Dive Brief:
- Prevailing wage rates for H-1B visa holders and similar foreign worker classifications would increase under a proposed rule issued Thursday by the U.S. Department of Labor, reviving a previously abandoned effort initially put forth by the first Trump administration.
- The rule would raise each wage level of the four-tier system that is used by DOL to certify that an employer seeking to employ a foreign worker is offering pay that is at least equivalent to that paid to individuals with similar experience and qualifications, or the prevailing wage for the position, whichever is greater.

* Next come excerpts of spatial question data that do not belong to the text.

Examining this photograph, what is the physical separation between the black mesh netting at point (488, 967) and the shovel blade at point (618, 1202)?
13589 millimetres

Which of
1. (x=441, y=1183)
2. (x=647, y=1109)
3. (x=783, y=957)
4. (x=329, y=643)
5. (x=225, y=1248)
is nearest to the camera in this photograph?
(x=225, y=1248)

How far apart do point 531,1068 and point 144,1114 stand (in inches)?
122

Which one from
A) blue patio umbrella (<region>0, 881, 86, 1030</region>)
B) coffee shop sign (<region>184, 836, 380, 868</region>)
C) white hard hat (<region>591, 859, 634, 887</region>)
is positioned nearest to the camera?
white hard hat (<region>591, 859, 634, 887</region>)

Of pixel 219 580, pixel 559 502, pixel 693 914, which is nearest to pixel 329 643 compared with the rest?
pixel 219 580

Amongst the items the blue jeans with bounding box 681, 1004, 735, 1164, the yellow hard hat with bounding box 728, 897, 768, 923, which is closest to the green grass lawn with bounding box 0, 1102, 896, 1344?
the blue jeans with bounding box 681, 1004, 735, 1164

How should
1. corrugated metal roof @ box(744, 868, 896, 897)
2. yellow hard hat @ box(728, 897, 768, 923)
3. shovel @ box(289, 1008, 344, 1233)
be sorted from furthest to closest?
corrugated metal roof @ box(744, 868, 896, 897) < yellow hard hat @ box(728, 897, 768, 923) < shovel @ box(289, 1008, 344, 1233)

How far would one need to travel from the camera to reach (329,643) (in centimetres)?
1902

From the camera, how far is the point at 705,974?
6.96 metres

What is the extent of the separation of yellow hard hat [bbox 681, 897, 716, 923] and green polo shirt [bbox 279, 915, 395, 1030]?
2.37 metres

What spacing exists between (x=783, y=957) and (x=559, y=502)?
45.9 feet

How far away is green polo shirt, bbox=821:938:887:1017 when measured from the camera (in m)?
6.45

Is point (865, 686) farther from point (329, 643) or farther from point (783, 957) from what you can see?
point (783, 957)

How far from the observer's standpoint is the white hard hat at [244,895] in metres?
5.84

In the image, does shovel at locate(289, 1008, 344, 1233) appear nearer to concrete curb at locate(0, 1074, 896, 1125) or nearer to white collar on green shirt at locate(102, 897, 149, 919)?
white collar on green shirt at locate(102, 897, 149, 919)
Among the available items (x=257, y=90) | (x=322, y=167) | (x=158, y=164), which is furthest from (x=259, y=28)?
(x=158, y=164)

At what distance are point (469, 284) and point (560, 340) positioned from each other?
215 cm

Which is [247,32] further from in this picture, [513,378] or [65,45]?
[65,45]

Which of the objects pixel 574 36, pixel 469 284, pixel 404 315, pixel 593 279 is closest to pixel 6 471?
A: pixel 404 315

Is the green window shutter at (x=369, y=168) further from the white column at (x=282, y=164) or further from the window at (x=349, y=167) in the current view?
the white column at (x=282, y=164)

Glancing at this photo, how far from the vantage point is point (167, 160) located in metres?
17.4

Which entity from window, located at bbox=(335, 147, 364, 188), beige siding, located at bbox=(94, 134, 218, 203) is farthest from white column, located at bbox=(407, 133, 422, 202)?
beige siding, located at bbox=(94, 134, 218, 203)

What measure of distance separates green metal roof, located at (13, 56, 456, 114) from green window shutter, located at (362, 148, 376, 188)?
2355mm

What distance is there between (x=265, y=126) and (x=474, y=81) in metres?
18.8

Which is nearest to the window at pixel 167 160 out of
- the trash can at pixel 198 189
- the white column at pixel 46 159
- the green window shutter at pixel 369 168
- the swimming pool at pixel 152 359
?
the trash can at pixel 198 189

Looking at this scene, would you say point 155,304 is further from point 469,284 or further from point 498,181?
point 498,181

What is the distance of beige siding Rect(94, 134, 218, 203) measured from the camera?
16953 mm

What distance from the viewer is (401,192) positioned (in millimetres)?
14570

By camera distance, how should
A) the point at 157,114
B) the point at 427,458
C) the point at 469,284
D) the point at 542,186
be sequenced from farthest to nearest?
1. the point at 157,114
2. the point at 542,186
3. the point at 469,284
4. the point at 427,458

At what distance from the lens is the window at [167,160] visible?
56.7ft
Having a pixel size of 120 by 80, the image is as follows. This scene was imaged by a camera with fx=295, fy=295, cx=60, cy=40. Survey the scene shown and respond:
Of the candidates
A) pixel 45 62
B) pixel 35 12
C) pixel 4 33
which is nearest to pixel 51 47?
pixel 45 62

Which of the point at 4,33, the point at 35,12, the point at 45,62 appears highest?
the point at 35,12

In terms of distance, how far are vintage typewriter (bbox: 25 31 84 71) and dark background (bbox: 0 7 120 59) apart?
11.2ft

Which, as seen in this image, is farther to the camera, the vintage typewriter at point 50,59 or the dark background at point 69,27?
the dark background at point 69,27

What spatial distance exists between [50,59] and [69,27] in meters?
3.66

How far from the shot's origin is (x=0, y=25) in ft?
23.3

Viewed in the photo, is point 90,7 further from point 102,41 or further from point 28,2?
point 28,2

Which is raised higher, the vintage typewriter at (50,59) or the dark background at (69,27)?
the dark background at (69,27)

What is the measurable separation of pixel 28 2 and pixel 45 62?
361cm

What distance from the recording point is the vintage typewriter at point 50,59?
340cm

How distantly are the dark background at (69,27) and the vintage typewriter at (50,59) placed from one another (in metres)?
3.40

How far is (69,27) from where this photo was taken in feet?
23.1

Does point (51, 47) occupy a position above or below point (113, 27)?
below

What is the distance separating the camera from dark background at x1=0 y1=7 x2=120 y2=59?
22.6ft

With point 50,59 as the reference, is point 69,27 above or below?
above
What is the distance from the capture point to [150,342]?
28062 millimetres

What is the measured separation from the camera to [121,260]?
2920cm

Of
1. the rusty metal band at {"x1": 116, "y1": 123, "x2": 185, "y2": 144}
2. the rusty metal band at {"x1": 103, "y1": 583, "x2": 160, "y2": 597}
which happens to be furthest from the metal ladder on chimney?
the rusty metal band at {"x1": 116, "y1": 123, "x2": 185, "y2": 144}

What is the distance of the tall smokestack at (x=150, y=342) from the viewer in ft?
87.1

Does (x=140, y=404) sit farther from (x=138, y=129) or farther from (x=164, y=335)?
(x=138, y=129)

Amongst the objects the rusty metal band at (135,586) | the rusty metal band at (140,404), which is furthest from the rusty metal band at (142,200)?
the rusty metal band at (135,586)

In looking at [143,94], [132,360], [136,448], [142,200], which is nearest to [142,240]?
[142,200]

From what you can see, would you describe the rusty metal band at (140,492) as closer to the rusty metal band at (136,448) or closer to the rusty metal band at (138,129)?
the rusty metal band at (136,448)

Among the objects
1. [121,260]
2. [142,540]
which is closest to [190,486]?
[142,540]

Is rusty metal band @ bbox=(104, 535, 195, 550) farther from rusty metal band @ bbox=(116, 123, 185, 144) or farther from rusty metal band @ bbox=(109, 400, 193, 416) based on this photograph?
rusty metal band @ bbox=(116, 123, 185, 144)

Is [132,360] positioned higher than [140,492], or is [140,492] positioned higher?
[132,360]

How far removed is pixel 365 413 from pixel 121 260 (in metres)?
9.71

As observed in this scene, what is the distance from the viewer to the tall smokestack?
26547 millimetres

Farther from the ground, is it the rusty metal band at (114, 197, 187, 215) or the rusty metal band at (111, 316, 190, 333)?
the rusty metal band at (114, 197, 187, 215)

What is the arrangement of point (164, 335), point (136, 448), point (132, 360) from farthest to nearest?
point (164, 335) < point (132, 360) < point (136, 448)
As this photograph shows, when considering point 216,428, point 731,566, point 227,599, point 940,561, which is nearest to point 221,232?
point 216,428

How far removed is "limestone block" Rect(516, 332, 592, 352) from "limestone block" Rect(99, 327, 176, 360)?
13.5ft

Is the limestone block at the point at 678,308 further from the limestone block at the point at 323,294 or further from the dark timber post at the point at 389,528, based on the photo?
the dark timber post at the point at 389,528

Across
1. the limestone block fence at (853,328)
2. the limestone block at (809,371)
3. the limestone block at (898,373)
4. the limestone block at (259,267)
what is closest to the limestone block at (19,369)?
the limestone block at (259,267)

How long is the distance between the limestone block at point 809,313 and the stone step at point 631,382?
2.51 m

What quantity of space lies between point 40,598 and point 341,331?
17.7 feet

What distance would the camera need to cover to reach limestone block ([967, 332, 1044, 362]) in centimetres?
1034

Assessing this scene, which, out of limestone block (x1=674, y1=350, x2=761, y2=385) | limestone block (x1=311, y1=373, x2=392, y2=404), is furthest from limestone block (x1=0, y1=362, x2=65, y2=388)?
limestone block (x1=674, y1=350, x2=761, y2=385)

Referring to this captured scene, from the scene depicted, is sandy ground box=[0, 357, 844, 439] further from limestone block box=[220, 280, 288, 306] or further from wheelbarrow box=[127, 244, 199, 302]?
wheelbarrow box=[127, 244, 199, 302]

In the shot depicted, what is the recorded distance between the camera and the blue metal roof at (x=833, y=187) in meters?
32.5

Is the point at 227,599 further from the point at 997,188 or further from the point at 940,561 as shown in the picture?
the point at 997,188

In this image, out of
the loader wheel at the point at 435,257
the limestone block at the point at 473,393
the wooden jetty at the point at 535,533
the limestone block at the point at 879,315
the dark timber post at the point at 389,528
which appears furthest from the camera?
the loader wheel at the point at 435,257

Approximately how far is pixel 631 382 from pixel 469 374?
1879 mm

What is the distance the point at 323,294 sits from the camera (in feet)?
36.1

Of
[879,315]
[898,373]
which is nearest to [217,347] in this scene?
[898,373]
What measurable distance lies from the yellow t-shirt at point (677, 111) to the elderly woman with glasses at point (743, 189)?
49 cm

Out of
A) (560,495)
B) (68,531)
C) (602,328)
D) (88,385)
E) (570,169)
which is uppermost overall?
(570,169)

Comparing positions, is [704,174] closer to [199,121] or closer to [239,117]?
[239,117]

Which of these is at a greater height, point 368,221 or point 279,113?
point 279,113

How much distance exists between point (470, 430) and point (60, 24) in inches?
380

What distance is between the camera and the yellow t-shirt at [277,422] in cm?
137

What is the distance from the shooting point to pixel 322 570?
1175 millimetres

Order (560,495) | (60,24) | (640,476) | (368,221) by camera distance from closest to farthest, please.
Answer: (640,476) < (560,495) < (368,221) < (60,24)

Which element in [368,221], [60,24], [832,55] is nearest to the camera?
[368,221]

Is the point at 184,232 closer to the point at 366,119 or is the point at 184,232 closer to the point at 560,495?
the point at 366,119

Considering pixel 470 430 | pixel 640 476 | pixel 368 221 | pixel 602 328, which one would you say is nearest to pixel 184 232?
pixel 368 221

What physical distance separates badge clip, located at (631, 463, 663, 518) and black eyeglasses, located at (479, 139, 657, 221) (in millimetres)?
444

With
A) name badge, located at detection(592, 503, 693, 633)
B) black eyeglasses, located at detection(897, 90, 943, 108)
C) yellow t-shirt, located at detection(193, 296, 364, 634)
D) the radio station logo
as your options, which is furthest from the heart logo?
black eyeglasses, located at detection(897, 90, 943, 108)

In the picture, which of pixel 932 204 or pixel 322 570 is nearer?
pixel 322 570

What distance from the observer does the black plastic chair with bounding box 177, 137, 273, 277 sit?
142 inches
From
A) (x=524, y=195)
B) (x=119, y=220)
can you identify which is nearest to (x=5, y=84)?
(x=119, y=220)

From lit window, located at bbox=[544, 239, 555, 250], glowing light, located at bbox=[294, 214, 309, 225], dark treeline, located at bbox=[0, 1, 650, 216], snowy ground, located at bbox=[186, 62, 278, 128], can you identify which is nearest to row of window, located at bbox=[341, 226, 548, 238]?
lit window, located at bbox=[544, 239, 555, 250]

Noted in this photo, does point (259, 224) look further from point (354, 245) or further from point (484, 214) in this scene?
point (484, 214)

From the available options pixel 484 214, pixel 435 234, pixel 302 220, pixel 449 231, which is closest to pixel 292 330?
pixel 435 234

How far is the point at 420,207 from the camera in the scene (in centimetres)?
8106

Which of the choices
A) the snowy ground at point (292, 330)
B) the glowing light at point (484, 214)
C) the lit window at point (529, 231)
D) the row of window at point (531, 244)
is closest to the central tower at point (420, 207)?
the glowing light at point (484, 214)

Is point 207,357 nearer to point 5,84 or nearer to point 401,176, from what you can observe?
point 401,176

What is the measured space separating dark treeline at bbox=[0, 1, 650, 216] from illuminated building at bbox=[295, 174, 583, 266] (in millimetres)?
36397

Prevailing wage levels are represented as percentiles derived from the Occupational Employment and Wage Statistics survey.
- For example, the lowest prevailing wage level would increase from the 17th percentile of the OEWS wage distribution for a given role to the 34th percentile. The change is expected to cause disruption for employers, Brian Bumgardner, shareholder at Ogletree Deakins, said in an email.
Dive Insight:
Under President Donald Trump, federal regulators have consistently sought to make the process of hiring skilled workers via the H-1B visa program more costly. DOL last issued — and the Biden administration would later rescind — a rule to increase prevailing wage levels in 2021.
DOL’s second attempt bears some similarities to its first, though this time around, the agency chose OEWS percentiles that are lower than those selected in the 2021 rule. But the adjustments would still result in substantial increases for employers, Bumgardner said, with tens of thousands in additional dollars expected to be paid to candidates depending on experience.
The proposal follows Trump’s proclamation last year directing the U.S. Department of Homeland Security to impose a $100,000 fee on all new H-1B visa petitions. Multiple stakeholders have sued the administration seeking to block the fee, challenging its legality. But only one court has issued a ruling on the matter so far, and in that decision, a federal judge held that Trump did not exceed his constitutional authority in issuing the fee proclamation.
Elsewhere, DHS revived other efforts to incentivize higher pay for H-1B workers, proposing a rule last September that would adjust the agency’s lottery for selection of H-1B petitions to weight the process in favor of petitions that offer higher wages.
In a press release, DOL said the prevailing wage rule is a necessary step to modernize skilled worker visa programs. The agency claimed that prevailing wage levels have long been set too low below the market rates that American workers would receive, particularly early-career and entry-level workers.
“This proposed rule will help ensure that employers pay foreign workers wages that reflect the real market value of their labor, in addition to protecting the wages and job opportunities of American workers,” Secretary of Labor Lori Chavez-DeRemer said in the release. “The continued abuse of the H-1B program by certain bad actors will no longer be tolerated.”
The prevailing wage rule is “another brick in the wall” in terms of additional costs to employers sponsoring H-1B visas, Bumgardner said. But employers should note that the proposal would allow interested employers to use private survey wage data as an alternative to the OEWS data utilized by DOL.
“We find that data from common surveys is more precise than OEWS data, with more than four levels (often six to eight) and specific to industry,” Bumgardner said. “I am hopeful this option will remain on the table when the final rule is published.”
DOL has set a 60-day period for public comment on the proposal with a deadline of May 26, 2026.